With daylight streaking across the walls of the cabin, he whispered that phrase one last time into Silas's ear. "I love you."
Chapter Eleven
For the first time in decades, Silas didn't wake from a nightmare. Isatis's lemur wasn't standing in the shadows of the room. Strange.
Strange, too, was the delightful sensation of another person burrowed against his side and the smell of pine and sea grass that permeated the room.
Rhys.
The previous day's events rolled over Silas, waves of memories crashing over the moment of serenity, breaking it down and washing away peace.Anaxandros.
Silas slid his hand down and rubbed where the soulless had ripped into his side. Smooth skin and an intact liver, thanks to Rhys.
He should be dead. They both should be dead.
Rhys snuggled closer in his sleep. Silas resisted the urge to run his fingers through that tangled mess of hair.
Very few people had handled his gladius and only with his permission. No one--not a single soul--had ever used it before. The Messengers had been rather explicit that this task was his and no other's. But Rhys had been correct; Vasil would have died.
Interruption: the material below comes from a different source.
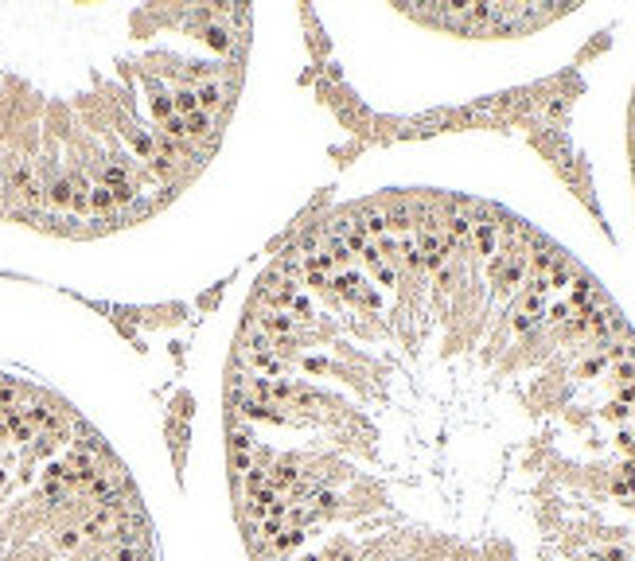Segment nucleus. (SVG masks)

Still, watching Rhys burn because of his own inability to fight--that pain had been worse than Anaxandros's claws crushing his liver. Worse than the humiliation of Rhys snatching the sword from his hand.
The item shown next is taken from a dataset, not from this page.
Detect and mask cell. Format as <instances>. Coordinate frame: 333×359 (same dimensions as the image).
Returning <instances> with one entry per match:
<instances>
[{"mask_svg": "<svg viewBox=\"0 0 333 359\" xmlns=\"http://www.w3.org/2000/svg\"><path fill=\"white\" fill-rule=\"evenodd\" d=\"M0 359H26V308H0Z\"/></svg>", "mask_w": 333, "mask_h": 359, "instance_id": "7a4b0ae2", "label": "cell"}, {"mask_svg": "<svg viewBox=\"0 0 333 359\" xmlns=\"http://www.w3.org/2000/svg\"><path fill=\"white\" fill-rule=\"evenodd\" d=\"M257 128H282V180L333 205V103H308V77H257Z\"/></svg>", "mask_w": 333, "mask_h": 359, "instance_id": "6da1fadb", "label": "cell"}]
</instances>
Silas rolled sideways to look at the man tucked under the covers with him. Glorious, blissful in sleep. Rhys's fae nature--the copper strands of his hair, his narrow face--peeked out from behind very human stubble and a whorled mass of hair.
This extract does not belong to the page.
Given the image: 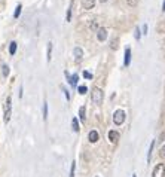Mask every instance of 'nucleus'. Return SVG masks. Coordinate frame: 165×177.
I'll list each match as a JSON object with an SVG mask.
<instances>
[{"label":"nucleus","instance_id":"1","mask_svg":"<svg viewBox=\"0 0 165 177\" xmlns=\"http://www.w3.org/2000/svg\"><path fill=\"white\" fill-rule=\"evenodd\" d=\"M11 110H12V98L8 97V98H6V103H5V118H3V121H5L6 124L11 121Z\"/></svg>","mask_w":165,"mask_h":177},{"label":"nucleus","instance_id":"2","mask_svg":"<svg viewBox=\"0 0 165 177\" xmlns=\"http://www.w3.org/2000/svg\"><path fill=\"white\" fill-rule=\"evenodd\" d=\"M123 121H125V112L123 110H116L115 115H113V122L116 125H122Z\"/></svg>","mask_w":165,"mask_h":177},{"label":"nucleus","instance_id":"3","mask_svg":"<svg viewBox=\"0 0 165 177\" xmlns=\"http://www.w3.org/2000/svg\"><path fill=\"white\" fill-rule=\"evenodd\" d=\"M92 101L95 104H100L103 101V91L100 90V88H94L92 90Z\"/></svg>","mask_w":165,"mask_h":177},{"label":"nucleus","instance_id":"4","mask_svg":"<svg viewBox=\"0 0 165 177\" xmlns=\"http://www.w3.org/2000/svg\"><path fill=\"white\" fill-rule=\"evenodd\" d=\"M153 177H164L165 176V165L164 164H158L153 170Z\"/></svg>","mask_w":165,"mask_h":177},{"label":"nucleus","instance_id":"5","mask_svg":"<svg viewBox=\"0 0 165 177\" xmlns=\"http://www.w3.org/2000/svg\"><path fill=\"white\" fill-rule=\"evenodd\" d=\"M64 74L67 76V80L70 82V85H72V86H76V83H77V80H79V74H77V73H74L73 76H70V74H69V71H64Z\"/></svg>","mask_w":165,"mask_h":177},{"label":"nucleus","instance_id":"6","mask_svg":"<svg viewBox=\"0 0 165 177\" xmlns=\"http://www.w3.org/2000/svg\"><path fill=\"white\" fill-rule=\"evenodd\" d=\"M97 39H98L100 42H104V40L107 39V30H106V28H100V30L97 31Z\"/></svg>","mask_w":165,"mask_h":177},{"label":"nucleus","instance_id":"7","mask_svg":"<svg viewBox=\"0 0 165 177\" xmlns=\"http://www.w3.org/2000/svg\"><path fill=\"white\" fill-rule=\"evenodd\" d=\"M88 138H89V141H91V143H97V141H98V138H100V135H98V133H97L95 130H92V131H89Z\"/></svg>","mask_w":165,"mask_h":177},{"label":"nucleus","instance_id":"8","mask_svg":"<svg viewBox=\"0 0 165 177\" xmlns=\"http://www.w3.org/2000/svg\"><path fill=\"white\" fill-rule=\"evenodd\" d=\"M109 140H110L112 143H116V141L119 140V133H118V131H115V130L109 131Z\"/></svg>","mask_w":165,"mask_h":177},{"label":"nucleus","instance_id":"9","mask_svg":"<svg viewBox=\"0 0 165 177\" xmlns=\"http://www.w3.org/2000/svg\"><path fill=\"white\" fill-rule=\"evenodd\" d=\"M95 5V0H82V6L85 9H92Z\"/></svg>","mask_w":165,"mask_h":177},{"label":"nucleus","instance_id":"10","mask_svg":"<svg viewBox=\"0 0 165 177\" xmlns=\"http://www.w3.org/2000/svg\"><path fill=\"white\" fill-rule=\"evenodd\" d=\"M129 63H131V49H129V48H126V49H125V61H123V64L128 67V66H129Z\"/></svg>","mask_w":165,"mask_h":177},{"label":"nucleus","instance_id":"11","mask_svg":"<svg viewBox=\"0 0 165 177\" xmlns=\"http://www.w3.org/2000/svg\"><path fill=\"white\" fill-rule=\"evenodd\" d=\"M73 54H74V57H76V61H79V60L82 58V55H83V52H82L80 48H74V49H73Z\"/></svg>","mask_w":165,"mask_h":177},{"label":"nucleus","instance_id":"12","mask_svg":"<svg viewBox=\"0 0 165 177\" xmlns=\"http://www.w3.org/2000/svg\"><path fill=\"white\" fill-rule=\"evenodd\" d=\"M79 118H80L82 122H85V119H86V116H85V106L79 107Z\"/></svg>","mask_w":165,"mask_h":177},{"label":"nucleus","instance_id":"13","mask_svg":"<svg viewBox=\"0 0 165 177\" xmlns=\"http://www.w3.org/2000/svg\"><path fill=\"white\" fill-rule=\"evenodd\" d=\"M72 127H73V131L74 133H79V122H77V118H73V121H72Z\"/></svg>","mask_w":165,"mask_h":177},{"label":"nucleus","instance_id":"14","mask_svg":"<svg viewBox=\"0 0 165 177\" xmlns=\"http://www.w3.org/2000/svg\"><path fill=\"white\" fill-rule=\"evenodd\" d=\"M15 52H17V42H11V45H9V54L15 55Z\"/></svg>","mask_w":165,"mask_h":177},{"label":"nucleus","instance_id":"15","mask_svg":"<svg viewBox=\"0 0 165 177\" xmlns=\"http://www.w3.org/2000/svg\"><path fill=\"white\" fill-rule=\"evenodd\" d=\"M153 146H155V141H152V143H150V147H149V152H147V162H150L152 152H153Z\"/></svg>","mask_w":165,"mask_h":177},{"label":"nucleus","instance_id":"16","mask_svg":"<svg viewBox=\"0 0 165 177\" xmlns=\"http://www.w3.org/2000/svg\"><path fill=\"white\" fill-rule=\"evenodd\" d=\"M46 58H48V61H51V58H52V43L51 42L48 43V57Z\"/></svg>","mask_w":165,"mask_h":177},{"label":"nucleus","instance_id":"17","mask_svg":"<svg viewBox=\"0 0 165 177\" xmlns=\"http://www.w3.org/2000/svg\"><path fill=\"white\" fill-rule=\"evenodd\" d=\"M77 91H79V94H82V95H83V94H86V91H88V88H86L85 85H80V86L77 88Z\"/></svg>","mask_w":165,"mask_h":177},{"label":"nucleus","instance_id":"18","mask_svg":"<svg viewBox=\"0 0 165 177\" xmlns=\"http://www.w3.org/2000/svg\"><path fill=\"white\" fill-rule=\"evenodd\" d=\"M21 9H23V6H21V5H18V6L15 8V14H14V18H18V17H20V14H21Z\"/></svg>","mask_w":165,"mask_h":177},{"label":"nucleus","instance_id":"19","mask_svg":"<svg viewBox=\"0 0 165 177\" xmlns=\"http://www.w3.org/2000/svg\"><path fill=\"white\" fill-rule=\"evenodd\" d=\"M48 118V103L45 101L43 103V119H46Z\"/></svg>","mask_w":165,"mask_h":177},{"label":"nucleus","instance_id":"20","mask_svg":"<svg viewBox=\"0 0 165 177\" xmlns=\"http://www.w3.org/2000/svg\"><path fill=\"white\" fill-rule=\"evenodd\" d=\"M74 170H76V162H72V168H70V177H74Z\"/></svg>","mask_w":165,"mask_h":177},{"label":"nucleus","instance_id":"21","mask_svg":"<svg viewBox=\"0 0 165 177\" xmlns=\"http://www.w3.org/2000/svg\"><path fill=\"white\" fill-rule=\"evenodd\" d=\"M2 68H3V76L6 77V76L9 74V66H8V64H5V66H3Z\"/></svg>","mask_w":165,"mask_h":177},{"label":"nucleus","instance_id":"22","mask_svg":"<svg viewBox=\"0 0 165 177\" xmlns=\"http://www.w3.org/2000/svg\"><path fill=\"white\" fill-rule=\"evenodd\" d=\"M91 28L98 31V30H100V28H98V23H97V21H92V23H91Z\"/></svg>","mask_w":165,"mask_h":177},{"label":"nucleus","instance_id":"23","mask_svg":"<svg viewBox=\"0 0 165 177\" xmlns=\"http://www.w3.org/2000/svg\"><path fill=\"white\" fill-rule=\"evenodd\" d=\"M83 77H85V79H92V74H91L89 71H83Z\"/></svg>","mask_w":165,"mask_h":177},{"label":"nucleus","instance_id":"24","mask_svg":"<svg viewBox=\"0 0 165 177\" xmlns=\"http://www.w3.org/2000/svg\"><path fill=\"white\" fill-rule=\"evenodd\" d=\"M159 156H161V158H165V146H162V147H161V152H159Z\"/></svg>","mask_w":165,"mask_h":177},{"label":"nucleus","instance_id":"25","mask_svg":"<svg viewBox=\"0 0 165 177\" xmlns=\"http://www.w3.org/2000/svg\"><path fill=\"white\" fill-rule=\"evenodd\" d=\"M126 2H128L129 6H135L137 5V0H126Z\"/></svg>","mask_w":165,"mask_h":177},{"label":"nucleus","instance_id":"26","mask_svg":"<svg viewBox=\"0 0 165 177\" xmlns=\"http://www.w3.org/2000/svg\"><path fill=\"white\" fill-rule=\"evenodd\" d=\"M140 36H141V33H140V28H135V39L138 40V39H140Z\"/></svg>","mask_w":165,"mask_h":177},{"label":"nucleus","instance_id":"27","mask_svg":"<svg viewBox=\"0 0 165 177\" xmlns=\"http://www.w3.org/2000/svg\"><path fill=\"white\" fill-rule=\"evenodd\" d=\"M70 18H72V8L67 11V21H70Z\"/></svg>","mask_w":165,"mask_h":177},{"label":"nucleus","instance_id":"28","mask_svg":"<svg viewBox=\"0 0 165 177\" xmlns=\"http://www.w3.org/2000/svg\"><path fill=\"white\" fill-rule=\"evenodd\" d=\"M64 95H66L67 100H70V94H69V91H64Z\"/></svg>","mask_w":165,"mask_h":177},{"label":"nucleus","instance_id":"29","mask_svg":"<svg viewBox=\"0 0 165 177\" xmlns=\"http://www.w3.org/2000/svg\"><path fill=\"white\" fill-rule=\"evenodd\" d=\"M143 33H144V34H146V33H147V25H146V24H144V25H143Z\"/></svg>","mask_w":165,"mask_h":177},{"label":"nucleus","instance_id":"30","mask_svg":"<svg viewBox=\"0 0 165 177\" xmlns=\"http://www.w3.org/2000/svg\"><path fill=\"white\" fill-rule=\"evenodd\" d=\"M162 11H165V2H164V5H162Z\"/></svg>","mask_w":165,"mask_h":177},{"label":"nucleus","instance_id":"31","mask_svg":"<svg viewBox=\"0 0 165 177\" xmlns=\"http://www.w3.org/2000/svg\"><path fill=\"white\" fill-rule=\"evenodd\" d=\"M100 2H101V3H106V2H107V0H100Z\"/></svg>","mask_w":165,"mask_h":177},{"label":"nucleus","instance_id":"32","mask_svg":"<svg viewBox=\"0 0 165 177\" xmlns=\"http://www.w3.org/2000/svg\"><path fill=\"white\" fill-rule=\"evenodd\" d=\"M132 177H135V176H132Z\"/></svg>","mask_w":165,"mask_h":177},{"label":"nucleus","instance_id":"33","mask_svg":"<svg viewBox=\"0 0 165 177\" xmlns=\"http://www.w3.org/2000/svg\"><path fill=\"white\" fill-rule=\"evenodd\" d=\"M97 177H98V176H97Z\"/></svg>","mask_w":165,"mask_h":177}]
</instances>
No, he'd not ever get tired of waking up to this man in his bed.
Silas's cock, already semierect, hardened when Rhys's lips parted and a content snore issued from the sleeping man. Unable to resist any longer, Silas brushed a finger over Rhys's rough stubble, savoring the glint of red among the brown hairs.
Rhys opened his eyes.
"Good morning," Silas said.
Rhys stretched, his leg sliding against the hard length of Silas's erection. "Is it still morning?" Vestiges of sleep slurred his words.
"No idea." Silas cupped the back of Rhys's head and drew him forward for a kiss. No resistance, just a murmur of pleasure that vibrated Silas's lips. He plunged his tongue into the hot cavern of Rhys's mouth and sucked on each of his lips until Rhys squirmed against him. "Good morning," he whispered again against Rhys's swollen lips.
Rhys exhaled. "Very." He rolled, pulling Silas on top of him. "God, you're still here. This isn't a dream." Joy in his voice.